Dando e levando pancadas, Randy “Carneiro” Robinson atravessou a vida. Mais apanhando do que batendo. É o que comove nessa biografia de um perdedor magnificamente interpretado por Mickey Rourke em O Lutador, de Darren Aronofsky. O filme venceu o Festival de Veneza do ano passado e estreia nesta sexta-feira (13) no País. O consenso entre jornalistas que cobriam o festival é de que a atuação de Rourke era responsável pelo Leão de Ouro, mas foi insuficiente para derrotar o candidato italiano Silvio Orlando, que ficou com o prêmio de interpretação masculina pelo filme Il Papà di Giovanna.
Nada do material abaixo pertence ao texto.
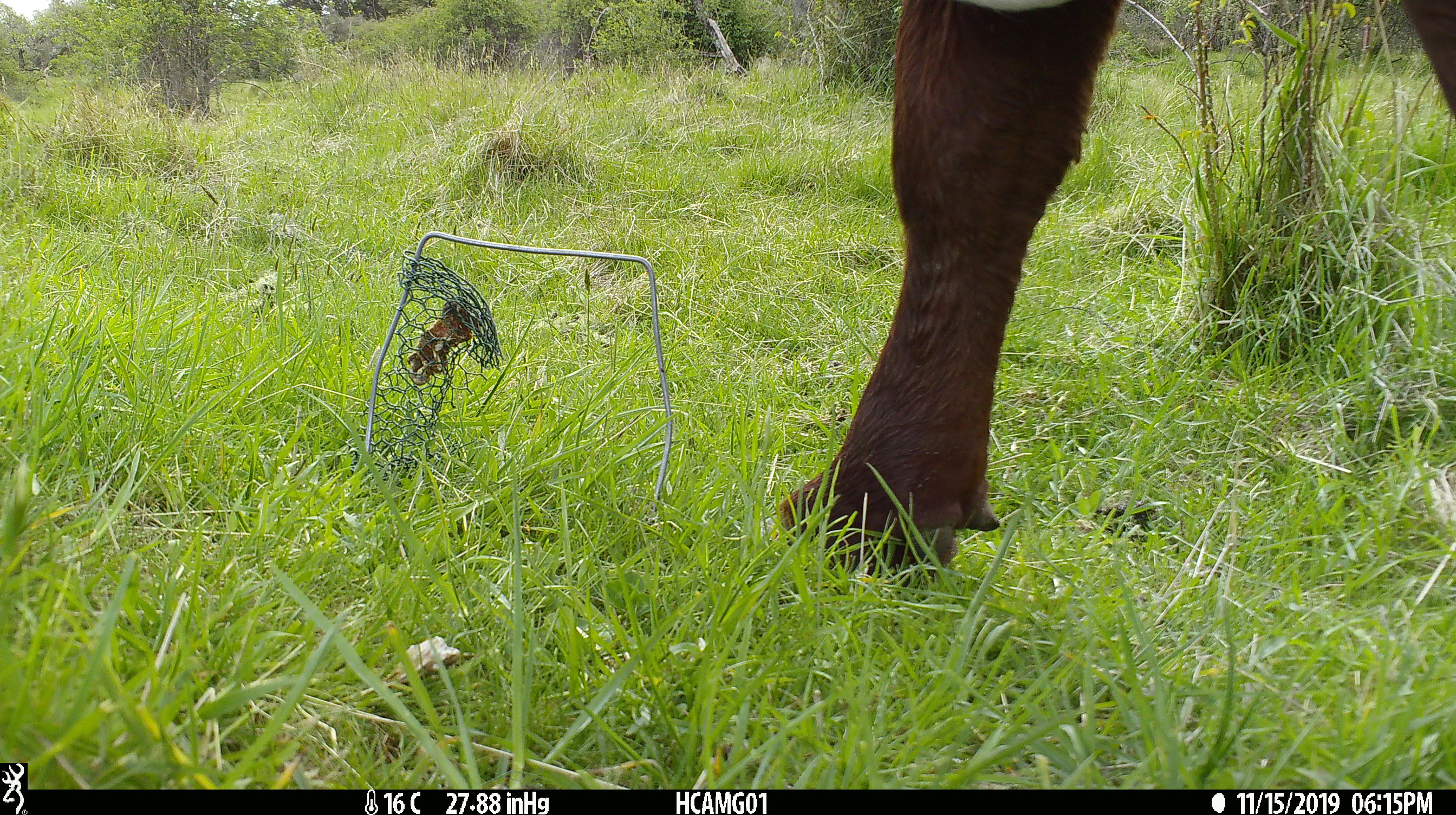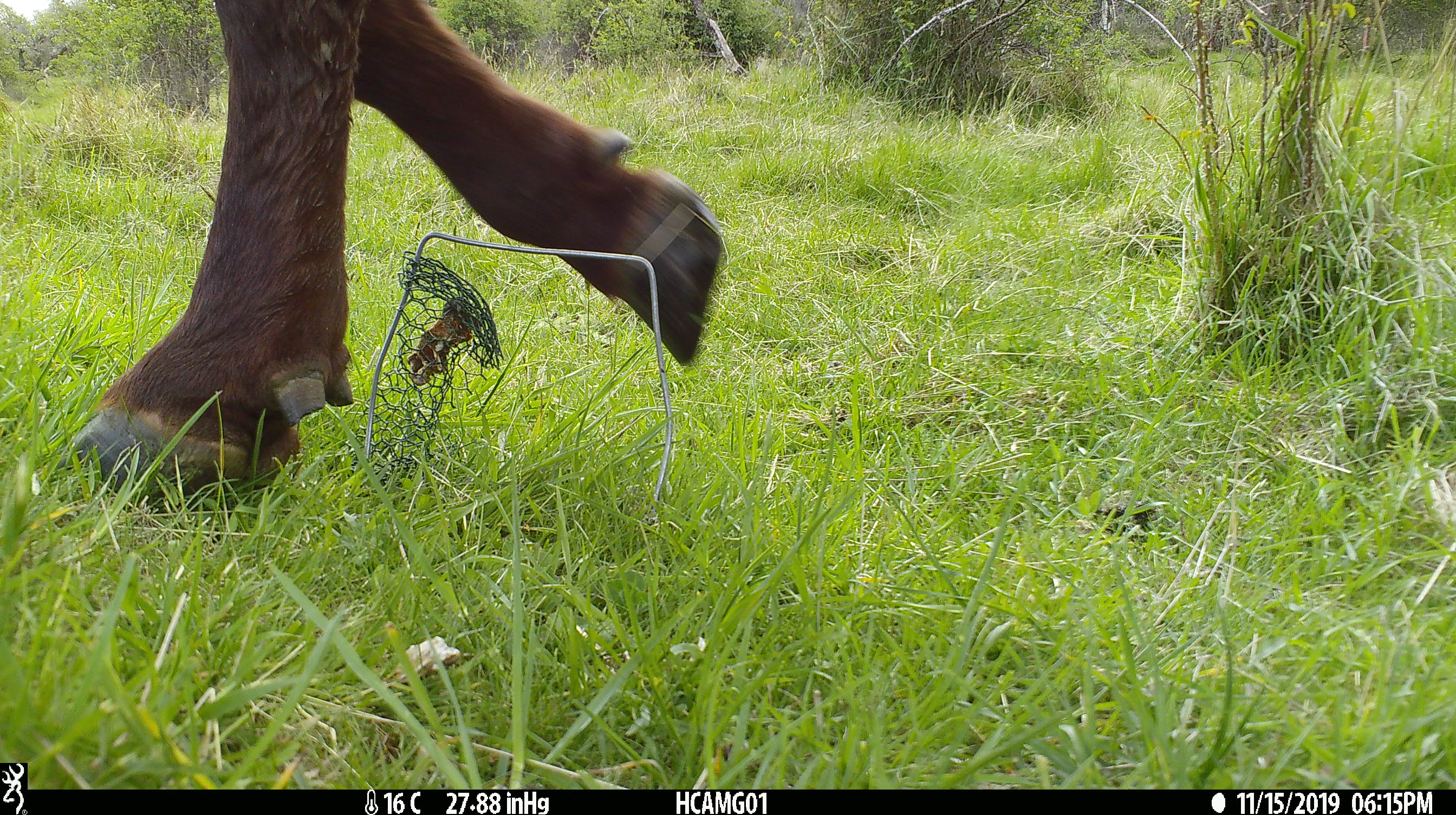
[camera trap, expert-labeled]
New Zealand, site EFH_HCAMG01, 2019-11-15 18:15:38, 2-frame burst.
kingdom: Animalia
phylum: Chordata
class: Mammalia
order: Artiodactyla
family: Bovidae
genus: Bos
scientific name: Bos taurus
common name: domestic cow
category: cow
Cow (domestic cow) (Bos taurus).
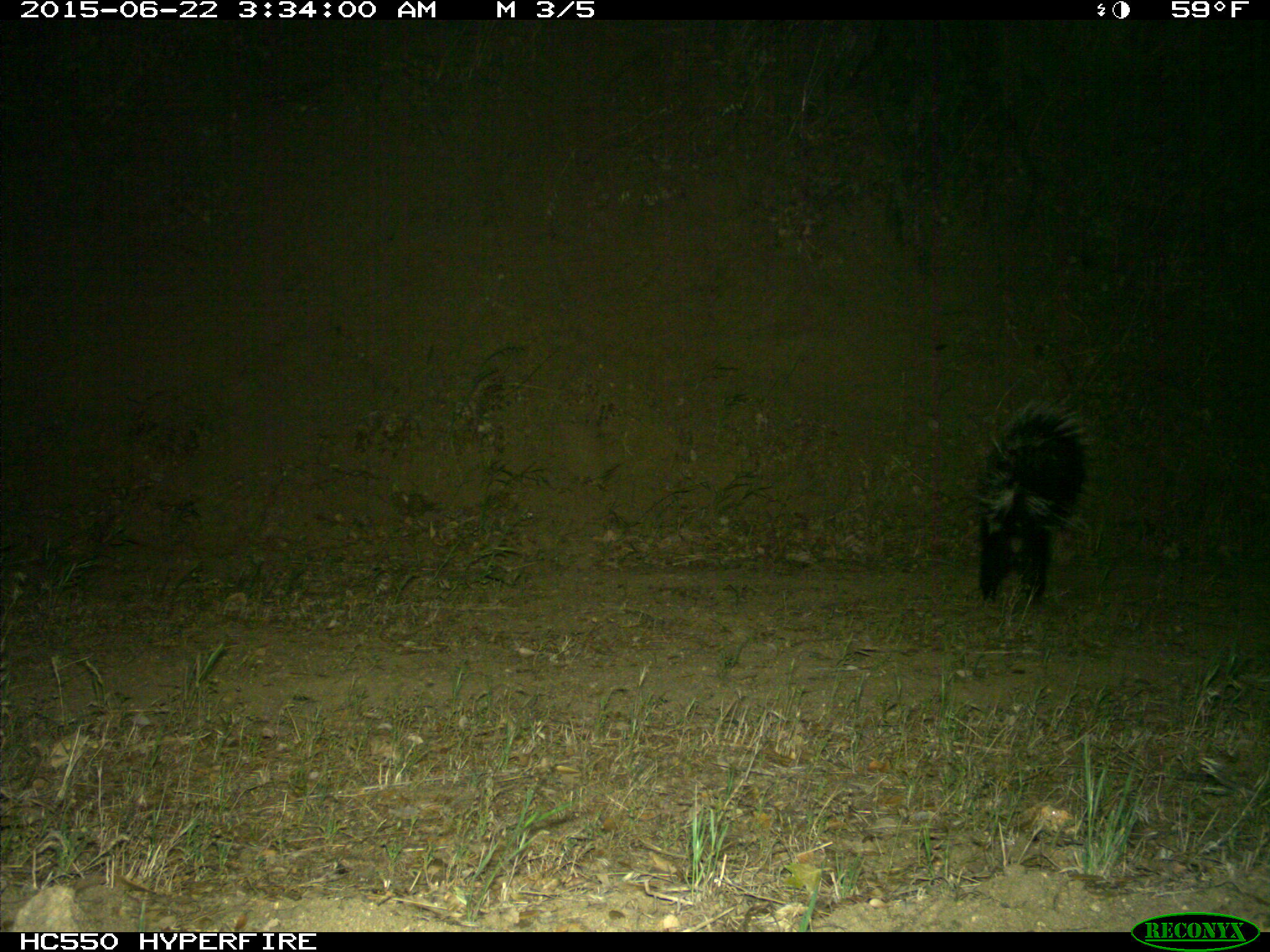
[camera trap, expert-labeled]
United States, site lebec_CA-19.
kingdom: Animalia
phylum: Chordata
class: Mammalia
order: Carnivora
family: Mephitidae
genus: Mephitis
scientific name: Mephitis mephitis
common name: striped skunk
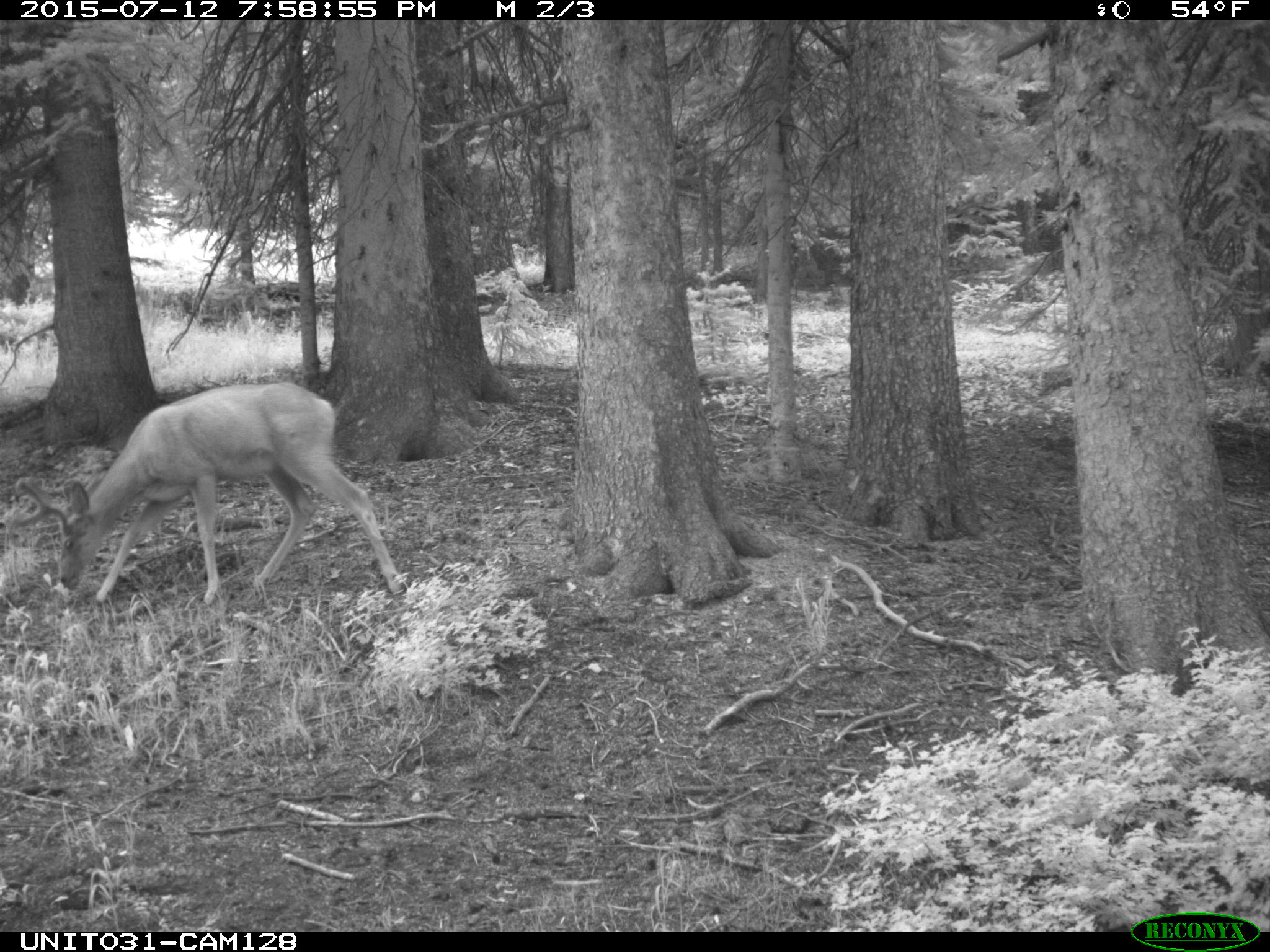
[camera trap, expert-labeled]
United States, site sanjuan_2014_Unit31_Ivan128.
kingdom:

Não se trata nem de injustiça, porque o trabalho de Orlando é mesmo muito bom. Mas o de Rourke talvez tenha alguns ingredientes a mais, um especial: certa similitude simbólica entre a vida descrita pela ficção na tela e a existência real do ator, toda ela também marcada por acidentes de percurso, para usar uma expressão pudica. Rourke exibe no rosto gasto os altos e baixos de uma existência conturbada, e usa esse rosto, com generosidade, para dar viço a Randy. Vida a serviço da arte.
Esse personagem é o desacerto em forma de gente. Lutador de telecatch famoso nos anos 80, ele envelheceu e agora exerce a profissão em ringues decadentes, localizados em porões e frequentados por poucos aficionados, sedentos de sangue e emoções baratas. Randy tem o rosto marcado pela idade e o corpo em luta constante (e inglória) contra a ação do tempo. Bombado por esteroides, bronzeado artificialmente, cabelos oxigenados, é todo ele um combate constante da natureza contra a decadência.